__SHORT PROBLEM__
Reproduce verbatim the rows from the line with "Taking in the" to the line with "What is the", including both of those lines.

__GIVEN ENTRIES__
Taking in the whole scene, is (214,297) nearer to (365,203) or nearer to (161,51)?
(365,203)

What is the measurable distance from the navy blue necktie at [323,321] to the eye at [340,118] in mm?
---
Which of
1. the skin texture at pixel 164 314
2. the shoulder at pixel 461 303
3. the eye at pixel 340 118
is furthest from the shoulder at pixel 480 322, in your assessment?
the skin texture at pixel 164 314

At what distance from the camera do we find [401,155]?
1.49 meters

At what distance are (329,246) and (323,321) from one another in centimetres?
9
* * *
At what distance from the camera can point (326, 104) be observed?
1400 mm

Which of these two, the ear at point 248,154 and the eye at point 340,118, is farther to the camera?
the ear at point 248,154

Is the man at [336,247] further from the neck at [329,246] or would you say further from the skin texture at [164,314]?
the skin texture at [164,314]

__FINISHED EXERCISE__
Taking in the whole scene, is (214,297) nearer to (365,203) or nearer to (161,51)?
(365,203)

What is the measurable distance from the navy blue necktie at [323,321] to the eye at [340,118] in mm?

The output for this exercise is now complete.